Pour certains, l’idée d’une fermeture de chemins les horrifie. J’ai eu l’occasion à quelques reprises d’entendre cette indignation dans la période de questions du conseil de la MRC en Haute-Gaspésie. C’est une corde sensible qui touche à cette relation avec l’arrière-pays. Pour expliquer cette colère, on cite souvent la fermeture des villages et l’expropriation lors de la création du parc national Forillon dans les années 70, deux actions odieuses presque coloniales sorties d’une autre époque. Pour les plus jeunes, toutefois, la raison est peut-être moins historique. L’indignation est liée à un profond attachement à un territoire spécifique et à la difficulté de l’État d’avoir un dialogue direct avec la population dans les adaptations demandées.

Ce sont surtout les chasseurs et les pêcheurs qui ont besoin de l’accès au territoire pour aller dans ces terrains reclus qu’ils affectionnent, parfois depuis quatre ou cinq générations. En été et en hiver, durant les saisons touristiques, les usagers du territoire, que ce soit pour de la randonnée, du vélo de montagne ou du ski hors-piste, profitent aussi des chemins pour se rendre à des zones courues. Enfin, les motoneigistes, surtout hors-piste, apprécient la densité des chemins sur le territoire. Il y a aussi ces usagers qui ont simplement une roulotte ou un abri rustique pour y amener les enfants lors d’un dimanche après-midi.

Les impacts des chemins

forestiers sur ce « nous collectif » Malheureusement, ces chemins commencent à représenter un problème. La Gaspésie avait, en 2023, quelque 30 500 km de chemins forestiers, soit deux fois l’aller-retour de la transcanadienne, d’un océan à l’autre. En surface, c’est 730 km2, soit environ trois fois le parc national Forillon et presque la taille complète du parc national de la Gaspésie(1). Pour le Québec au complet, c’est un peu plus de 486 000 km de longueur et, en surface, c’est environ 11 000 km2, soit plus de la moitié de la Gaspésie, qui fait environ 20 000 km2. Mais pourquoi donc est-ce un problème?
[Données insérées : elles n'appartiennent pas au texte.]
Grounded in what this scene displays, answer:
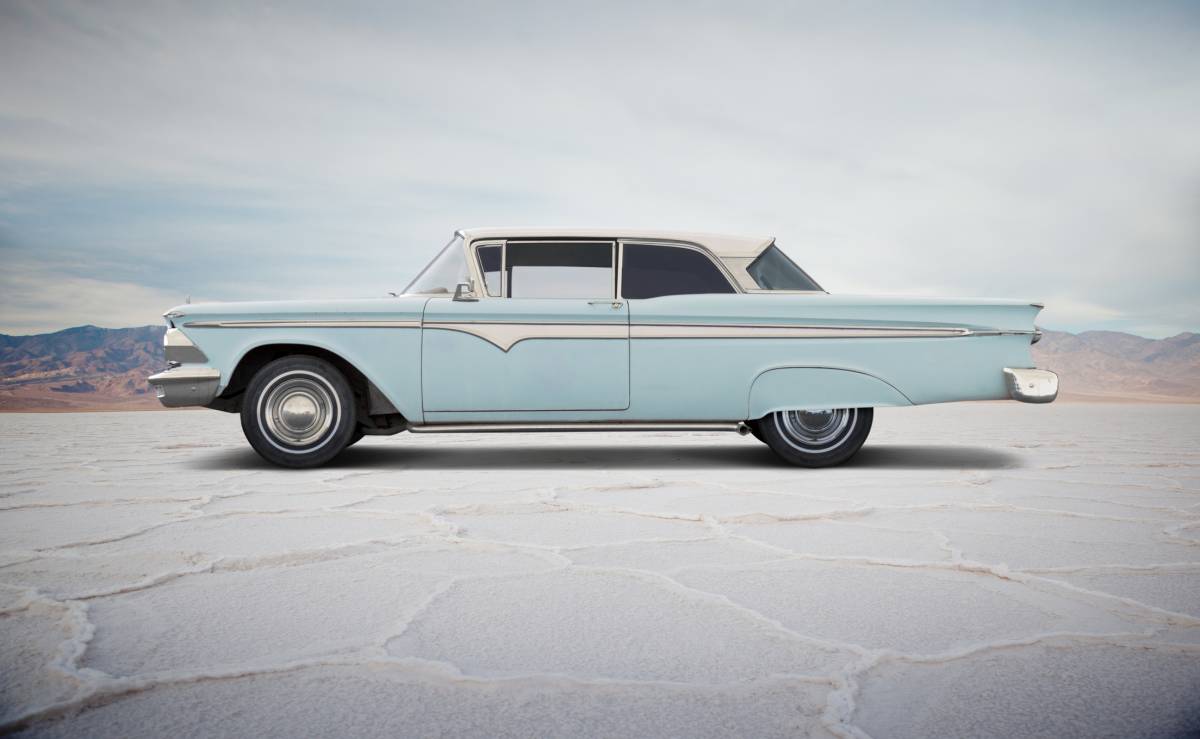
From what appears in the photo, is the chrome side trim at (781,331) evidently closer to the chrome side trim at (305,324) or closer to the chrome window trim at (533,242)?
the chrome window trim at (533,242)

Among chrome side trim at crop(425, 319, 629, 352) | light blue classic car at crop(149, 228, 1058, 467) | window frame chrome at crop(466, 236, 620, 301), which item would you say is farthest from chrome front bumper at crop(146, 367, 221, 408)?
window frame chrome at crop(466, 236, 620, 301)

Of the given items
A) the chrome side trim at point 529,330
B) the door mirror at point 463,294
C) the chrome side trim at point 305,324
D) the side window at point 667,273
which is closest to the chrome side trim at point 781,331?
the chrome side trim at point 529,330

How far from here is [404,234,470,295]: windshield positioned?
16.4 ft

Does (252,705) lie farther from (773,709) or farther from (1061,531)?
(1061,531)

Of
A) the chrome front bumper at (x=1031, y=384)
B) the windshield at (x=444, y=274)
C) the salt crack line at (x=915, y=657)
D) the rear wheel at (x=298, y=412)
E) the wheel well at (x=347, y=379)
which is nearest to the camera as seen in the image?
the salt crack line at (x=915, y=657)

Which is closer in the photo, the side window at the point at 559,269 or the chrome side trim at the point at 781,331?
the chrome side trim at the point at 781,331

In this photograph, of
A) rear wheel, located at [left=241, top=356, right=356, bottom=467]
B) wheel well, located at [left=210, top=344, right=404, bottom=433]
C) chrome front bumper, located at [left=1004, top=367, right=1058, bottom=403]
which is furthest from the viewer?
wheel well, located at [left=210, top=344, right=404, bottom=433]

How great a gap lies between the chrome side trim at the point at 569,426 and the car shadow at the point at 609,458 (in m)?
0.23

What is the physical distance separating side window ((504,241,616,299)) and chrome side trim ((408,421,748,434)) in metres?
0.72

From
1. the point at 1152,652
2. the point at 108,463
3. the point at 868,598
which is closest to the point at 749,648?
the point at 868,598

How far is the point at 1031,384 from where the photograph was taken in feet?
15.4

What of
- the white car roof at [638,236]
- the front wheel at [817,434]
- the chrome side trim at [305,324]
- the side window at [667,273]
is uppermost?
the white car roof at [638,236]

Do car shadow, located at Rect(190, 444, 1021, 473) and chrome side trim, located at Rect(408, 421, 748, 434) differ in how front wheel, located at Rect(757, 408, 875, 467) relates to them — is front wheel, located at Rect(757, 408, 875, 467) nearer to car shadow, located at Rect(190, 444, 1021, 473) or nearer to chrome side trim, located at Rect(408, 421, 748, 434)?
car shadow, located at Rect(190, 444, 1021, 473)

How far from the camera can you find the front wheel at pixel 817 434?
16.1 feet
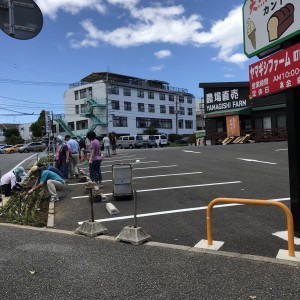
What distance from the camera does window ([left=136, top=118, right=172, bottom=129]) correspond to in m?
73.6

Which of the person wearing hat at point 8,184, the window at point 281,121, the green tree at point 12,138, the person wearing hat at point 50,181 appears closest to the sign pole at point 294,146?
the person wearing hat at point 50,181

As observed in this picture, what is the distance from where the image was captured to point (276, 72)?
6.07 metres

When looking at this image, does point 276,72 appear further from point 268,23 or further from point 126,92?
point 126,92

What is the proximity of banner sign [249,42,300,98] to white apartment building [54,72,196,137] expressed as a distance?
Result: 58.8 meters

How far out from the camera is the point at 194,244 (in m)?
6.02

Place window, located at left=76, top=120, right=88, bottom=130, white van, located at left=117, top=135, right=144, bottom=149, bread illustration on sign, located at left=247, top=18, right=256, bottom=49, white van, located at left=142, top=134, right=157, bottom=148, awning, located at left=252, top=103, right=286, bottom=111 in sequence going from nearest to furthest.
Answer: bread illustration on sign, located at left=247, top=18, right=256, bottom=49
awning, located at left=252, top=103, right=286, bottom=111
white van, located at left=117, top=135, right=144, bottom=149
white van, located at left=142, top=134, right=157, bottom=148
window, located at left=76, top=120, right=88, bottom=130

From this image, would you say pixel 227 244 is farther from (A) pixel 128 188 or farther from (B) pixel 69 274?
(A) pixel 128 188

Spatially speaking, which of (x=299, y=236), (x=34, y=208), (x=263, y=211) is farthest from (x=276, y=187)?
(x=34, y=208)

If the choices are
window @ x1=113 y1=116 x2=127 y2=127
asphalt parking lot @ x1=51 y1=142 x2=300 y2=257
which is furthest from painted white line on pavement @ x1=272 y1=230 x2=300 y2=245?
window @ x1=113 y1=116 x2=127 y2=127

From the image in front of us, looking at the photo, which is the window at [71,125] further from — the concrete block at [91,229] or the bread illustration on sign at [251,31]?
the bread illustration on sign at [251,31]

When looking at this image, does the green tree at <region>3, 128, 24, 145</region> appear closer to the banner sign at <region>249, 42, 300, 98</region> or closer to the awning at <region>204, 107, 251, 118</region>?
the awning at <region>204, 107, 251, 118</region>

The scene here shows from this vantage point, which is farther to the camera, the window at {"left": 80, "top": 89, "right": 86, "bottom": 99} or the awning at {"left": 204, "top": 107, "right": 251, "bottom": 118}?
the window at {"left": 80, "top": 89, "right": 86, "bottom": 99}

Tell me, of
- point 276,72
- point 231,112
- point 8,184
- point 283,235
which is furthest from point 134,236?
point 231,112

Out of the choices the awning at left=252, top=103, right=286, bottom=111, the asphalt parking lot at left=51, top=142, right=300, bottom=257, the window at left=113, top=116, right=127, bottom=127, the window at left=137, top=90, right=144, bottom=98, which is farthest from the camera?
the window at left=137, top=90, right=144, bottom=98
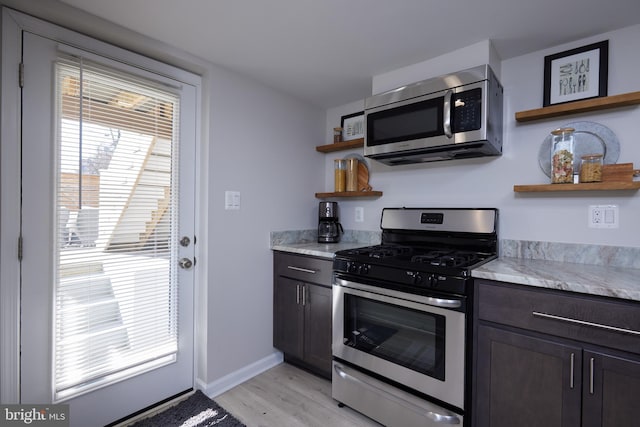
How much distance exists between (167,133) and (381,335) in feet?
5.84

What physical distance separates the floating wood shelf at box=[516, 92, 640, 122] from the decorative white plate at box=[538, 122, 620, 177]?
3.6 inches

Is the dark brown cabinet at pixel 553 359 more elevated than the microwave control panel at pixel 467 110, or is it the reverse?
the microwave control panel at pixel 467 110

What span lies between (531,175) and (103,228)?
8.07 feet

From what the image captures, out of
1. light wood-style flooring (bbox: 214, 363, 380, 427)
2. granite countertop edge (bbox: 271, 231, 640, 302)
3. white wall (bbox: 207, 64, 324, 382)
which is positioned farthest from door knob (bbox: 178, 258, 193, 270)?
light wood-style flooring (bbox: 214, 363, 380, 427)

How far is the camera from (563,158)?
1.60m

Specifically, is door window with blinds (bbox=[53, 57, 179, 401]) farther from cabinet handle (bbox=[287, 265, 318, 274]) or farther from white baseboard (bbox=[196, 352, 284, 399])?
cabinet handle (bbox=[287, 265, 318, 274])

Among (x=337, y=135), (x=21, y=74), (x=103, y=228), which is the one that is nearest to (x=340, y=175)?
(x=337, y=135)

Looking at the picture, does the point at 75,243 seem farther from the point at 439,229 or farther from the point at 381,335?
the point at 439,229

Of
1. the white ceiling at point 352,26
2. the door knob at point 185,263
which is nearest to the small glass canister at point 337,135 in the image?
the white ceiling at point 352,26

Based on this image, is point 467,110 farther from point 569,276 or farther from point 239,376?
point 239,376

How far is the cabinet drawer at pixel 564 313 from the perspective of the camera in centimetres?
109

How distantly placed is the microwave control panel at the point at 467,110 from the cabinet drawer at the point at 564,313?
2.79 ft

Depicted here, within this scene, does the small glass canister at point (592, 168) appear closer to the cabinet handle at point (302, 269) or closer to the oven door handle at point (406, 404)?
the oven door handle at point (406, 404)

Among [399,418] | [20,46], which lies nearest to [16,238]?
[20,46]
Il y a d’abord l’enjeu de sécurité publique souvent abordé par les médias, à la suite d’un décès ou d’une opération de secours. Certains chemins ont été conçus solidement pour durer longtemps, et ne posent pas autant problème puisqu’ils sont entretenus. D’autres sont des chemins temporaires avec des durées de vie de 3 à 10 ans. La figure 1 illustre ces différents types de chemin.

En Gaspésie, la vaste majorité des chemins a été conçue pour une vocation forestière à court terme (65 %), soit les classes 4 et 5, les plus étroites, ou pour une vocation non forestière (23 %), c’est-à-dire ces plus petits chemins encore plus étroits, pour VTT par exemple.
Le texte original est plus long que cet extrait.